• TEXT SECTION:
====

Abstract:
This study aimed to isolate and characterize Actinobacteria strains from saline soils, focusing on their exopolysaccharide (EPS) production and antimicrobial activity against four microorganism, including Escherichia coli and Staphylococcus aureus, as well as fungal (mold) strains such as Penicillium.sp and the yeast strain Saccharomyces cerevisiae. The research was conducted at the microbiology laboratory of Zian Achour University of Djelfa, using standard methods for Actinobacteria isolation, characterization, and antimicrobial testing. Soil samples were collected from a saline site 'sabkha' area in Mosran, Djelfa, and Actinobacteria were isolated using a dilution series and selective media. The isolated strains were purified and subjected to salt, temperature, and pH tolerance tests. Cultural and morphological characteristics were analyzed, and the antibacterial activity of the strains was determined.
One of the key objectives of this study was to investigate the production of extracellular polysaccharides (EPS) in the chosen isolated Actinobacteria strains H3, H8, and H13. EPS production is a crucial trait exhibited by many bacteria, including Actinobacteria, and it serves various biological functions. To assess EPS production, the Actinobacteria strains were cultivated in specific media (ISP2 liquid media) known to promote EPS production, and the amount of EPS produced was quantified. The yield of EPS production for all three samples (H3, H8, and H13) was approximately 0.202%.
In terms of antimicrobial activity, the isolated Actinobacteria strains were evaluated against four microorganism. Antimicrobial testing was performed using the perpendicular streak method and the agar well diffusion method. The results revealed different degrees of antimicrobial activity exhibited by the Actinobacteria strains. Some strains demonstrated antimicrobial activity against all four tested microorganisms, inhibiting the growth of pathogens, while other strains showed activity specific to certain microorganisms. The antimicrobial activity of the Actinobacteria strains was observed through the formation of inhibition zones around the perpendicular streaks and agar wells.

====

• TASK PROMPT: Copy the abstract between "One of the key" and "was approximately 0.202%.", inclusive, and swap "ISP2 liquid media" for "ISP2 broth".

• GIVEN RECORDS:
====

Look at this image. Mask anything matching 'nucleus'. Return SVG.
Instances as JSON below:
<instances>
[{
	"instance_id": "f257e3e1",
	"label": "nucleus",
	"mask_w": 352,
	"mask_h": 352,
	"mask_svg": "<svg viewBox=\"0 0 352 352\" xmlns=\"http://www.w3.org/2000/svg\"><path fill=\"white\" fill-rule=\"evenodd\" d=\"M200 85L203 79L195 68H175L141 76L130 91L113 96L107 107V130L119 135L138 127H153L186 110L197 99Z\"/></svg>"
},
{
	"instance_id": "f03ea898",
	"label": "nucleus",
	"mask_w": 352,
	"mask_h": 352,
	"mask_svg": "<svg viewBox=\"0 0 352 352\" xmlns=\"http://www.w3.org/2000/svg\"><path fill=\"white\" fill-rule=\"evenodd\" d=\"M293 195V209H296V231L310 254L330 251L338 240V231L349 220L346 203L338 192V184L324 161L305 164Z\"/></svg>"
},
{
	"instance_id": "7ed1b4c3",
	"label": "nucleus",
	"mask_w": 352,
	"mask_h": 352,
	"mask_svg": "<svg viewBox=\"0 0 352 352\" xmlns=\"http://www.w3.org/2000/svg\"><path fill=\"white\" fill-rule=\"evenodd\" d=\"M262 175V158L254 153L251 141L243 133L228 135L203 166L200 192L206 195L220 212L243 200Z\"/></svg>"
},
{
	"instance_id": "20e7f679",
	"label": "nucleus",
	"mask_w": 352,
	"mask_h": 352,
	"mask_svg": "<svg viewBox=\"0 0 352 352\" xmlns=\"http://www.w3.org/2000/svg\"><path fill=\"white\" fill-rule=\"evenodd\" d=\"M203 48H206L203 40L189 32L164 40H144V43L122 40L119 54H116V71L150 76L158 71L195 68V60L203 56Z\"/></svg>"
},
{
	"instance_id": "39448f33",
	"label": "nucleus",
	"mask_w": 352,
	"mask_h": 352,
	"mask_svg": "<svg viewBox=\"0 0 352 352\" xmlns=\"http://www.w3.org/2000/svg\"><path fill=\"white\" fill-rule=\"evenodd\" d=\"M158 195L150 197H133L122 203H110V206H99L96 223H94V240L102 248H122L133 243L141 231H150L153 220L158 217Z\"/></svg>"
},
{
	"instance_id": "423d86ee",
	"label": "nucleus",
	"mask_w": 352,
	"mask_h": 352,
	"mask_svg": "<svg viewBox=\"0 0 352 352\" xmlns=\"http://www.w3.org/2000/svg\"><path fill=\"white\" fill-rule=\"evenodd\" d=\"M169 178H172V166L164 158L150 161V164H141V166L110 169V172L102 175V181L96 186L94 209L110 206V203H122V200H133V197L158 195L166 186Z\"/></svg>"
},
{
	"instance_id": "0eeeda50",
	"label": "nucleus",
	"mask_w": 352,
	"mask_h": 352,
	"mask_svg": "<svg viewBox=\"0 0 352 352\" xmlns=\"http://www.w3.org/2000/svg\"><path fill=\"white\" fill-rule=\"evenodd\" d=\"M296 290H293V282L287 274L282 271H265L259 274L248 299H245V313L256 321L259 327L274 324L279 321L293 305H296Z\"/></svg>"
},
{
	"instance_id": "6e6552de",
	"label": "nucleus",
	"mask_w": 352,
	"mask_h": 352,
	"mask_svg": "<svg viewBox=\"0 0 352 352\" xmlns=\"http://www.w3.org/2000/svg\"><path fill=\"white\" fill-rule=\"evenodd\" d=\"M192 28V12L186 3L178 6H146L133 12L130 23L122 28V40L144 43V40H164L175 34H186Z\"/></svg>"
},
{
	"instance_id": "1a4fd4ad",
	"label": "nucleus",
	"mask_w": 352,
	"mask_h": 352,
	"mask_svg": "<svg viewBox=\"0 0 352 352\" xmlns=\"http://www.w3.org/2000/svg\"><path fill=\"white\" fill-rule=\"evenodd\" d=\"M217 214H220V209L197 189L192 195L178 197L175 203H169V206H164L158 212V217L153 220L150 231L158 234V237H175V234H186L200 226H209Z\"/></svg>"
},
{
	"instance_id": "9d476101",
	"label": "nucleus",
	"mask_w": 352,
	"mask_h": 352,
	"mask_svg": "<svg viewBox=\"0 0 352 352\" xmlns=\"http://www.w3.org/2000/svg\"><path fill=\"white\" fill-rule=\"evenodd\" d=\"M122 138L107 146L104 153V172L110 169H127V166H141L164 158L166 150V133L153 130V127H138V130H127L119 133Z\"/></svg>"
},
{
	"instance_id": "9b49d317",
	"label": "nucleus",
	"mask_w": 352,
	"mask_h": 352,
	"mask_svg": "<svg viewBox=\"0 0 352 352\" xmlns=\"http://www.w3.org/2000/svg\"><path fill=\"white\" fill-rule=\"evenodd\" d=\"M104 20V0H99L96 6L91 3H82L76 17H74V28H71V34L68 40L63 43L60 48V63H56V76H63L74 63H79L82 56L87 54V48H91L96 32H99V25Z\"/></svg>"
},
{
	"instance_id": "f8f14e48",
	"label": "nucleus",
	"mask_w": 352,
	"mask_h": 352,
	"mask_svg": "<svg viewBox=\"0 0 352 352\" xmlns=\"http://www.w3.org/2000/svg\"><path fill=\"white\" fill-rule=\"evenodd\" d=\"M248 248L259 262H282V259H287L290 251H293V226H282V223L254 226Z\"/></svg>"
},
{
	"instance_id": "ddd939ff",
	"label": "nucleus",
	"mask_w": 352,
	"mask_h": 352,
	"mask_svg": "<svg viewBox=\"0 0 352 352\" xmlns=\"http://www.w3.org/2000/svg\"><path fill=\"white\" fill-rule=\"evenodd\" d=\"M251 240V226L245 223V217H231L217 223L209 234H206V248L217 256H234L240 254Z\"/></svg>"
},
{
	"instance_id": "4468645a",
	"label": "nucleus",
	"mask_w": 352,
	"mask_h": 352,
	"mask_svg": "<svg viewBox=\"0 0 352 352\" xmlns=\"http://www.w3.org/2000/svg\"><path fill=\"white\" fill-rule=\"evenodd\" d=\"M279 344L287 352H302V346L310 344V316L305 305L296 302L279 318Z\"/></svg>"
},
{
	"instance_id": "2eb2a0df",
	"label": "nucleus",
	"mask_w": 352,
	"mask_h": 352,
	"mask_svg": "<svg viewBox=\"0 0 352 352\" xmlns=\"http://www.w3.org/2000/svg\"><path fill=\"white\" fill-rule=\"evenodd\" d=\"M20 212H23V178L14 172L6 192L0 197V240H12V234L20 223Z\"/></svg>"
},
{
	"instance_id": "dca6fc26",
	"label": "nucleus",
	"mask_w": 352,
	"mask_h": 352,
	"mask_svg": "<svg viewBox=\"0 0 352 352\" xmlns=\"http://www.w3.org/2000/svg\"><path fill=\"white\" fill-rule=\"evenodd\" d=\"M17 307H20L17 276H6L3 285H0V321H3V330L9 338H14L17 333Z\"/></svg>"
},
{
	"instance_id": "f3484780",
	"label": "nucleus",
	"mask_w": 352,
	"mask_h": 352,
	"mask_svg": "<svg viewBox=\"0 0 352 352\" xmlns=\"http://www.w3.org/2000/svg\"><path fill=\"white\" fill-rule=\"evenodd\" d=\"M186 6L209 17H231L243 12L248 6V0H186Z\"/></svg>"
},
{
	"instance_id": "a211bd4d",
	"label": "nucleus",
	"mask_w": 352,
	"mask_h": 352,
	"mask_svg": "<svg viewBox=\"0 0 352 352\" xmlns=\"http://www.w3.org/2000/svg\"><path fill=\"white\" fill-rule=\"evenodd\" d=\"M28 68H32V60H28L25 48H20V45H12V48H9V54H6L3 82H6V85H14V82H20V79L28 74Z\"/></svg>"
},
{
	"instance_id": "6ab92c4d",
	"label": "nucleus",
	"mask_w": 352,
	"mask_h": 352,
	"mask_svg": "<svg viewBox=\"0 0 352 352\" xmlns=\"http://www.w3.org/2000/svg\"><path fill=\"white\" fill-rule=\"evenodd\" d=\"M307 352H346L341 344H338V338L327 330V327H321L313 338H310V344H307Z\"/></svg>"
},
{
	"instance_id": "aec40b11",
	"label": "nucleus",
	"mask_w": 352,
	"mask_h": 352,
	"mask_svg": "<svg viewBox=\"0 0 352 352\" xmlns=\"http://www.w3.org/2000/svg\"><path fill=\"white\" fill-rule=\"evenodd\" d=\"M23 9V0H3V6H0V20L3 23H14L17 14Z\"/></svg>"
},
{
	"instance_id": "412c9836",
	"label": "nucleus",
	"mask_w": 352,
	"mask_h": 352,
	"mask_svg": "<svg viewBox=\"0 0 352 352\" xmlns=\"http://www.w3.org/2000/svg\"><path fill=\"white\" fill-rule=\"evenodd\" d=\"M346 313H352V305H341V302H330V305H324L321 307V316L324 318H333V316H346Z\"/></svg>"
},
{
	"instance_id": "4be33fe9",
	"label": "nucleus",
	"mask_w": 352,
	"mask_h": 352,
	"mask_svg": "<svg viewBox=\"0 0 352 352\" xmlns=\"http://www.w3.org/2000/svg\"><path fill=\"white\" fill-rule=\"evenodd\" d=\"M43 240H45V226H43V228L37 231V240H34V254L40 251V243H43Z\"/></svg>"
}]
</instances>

====

• RESPONSE TO THIS EXERCISE:
One of the key objectives of this study was to investigate the production of extracellular polysaccharides (EPS) in the chosen isolated Actinobacteria strains H3, H8, and H13. EPS production is a crucial trait exhibited by many bacteria, including Actinobacteria, and it serves various biological functions. To assess EPS production, the Actinobacteria strains were cultivated in specific media (ISP2 broth) known to promote EPS production, and the amount of EPS produced was quantified. The yield of EPS production for all three samples (H3, H8, and H13) was approximately 0.202%.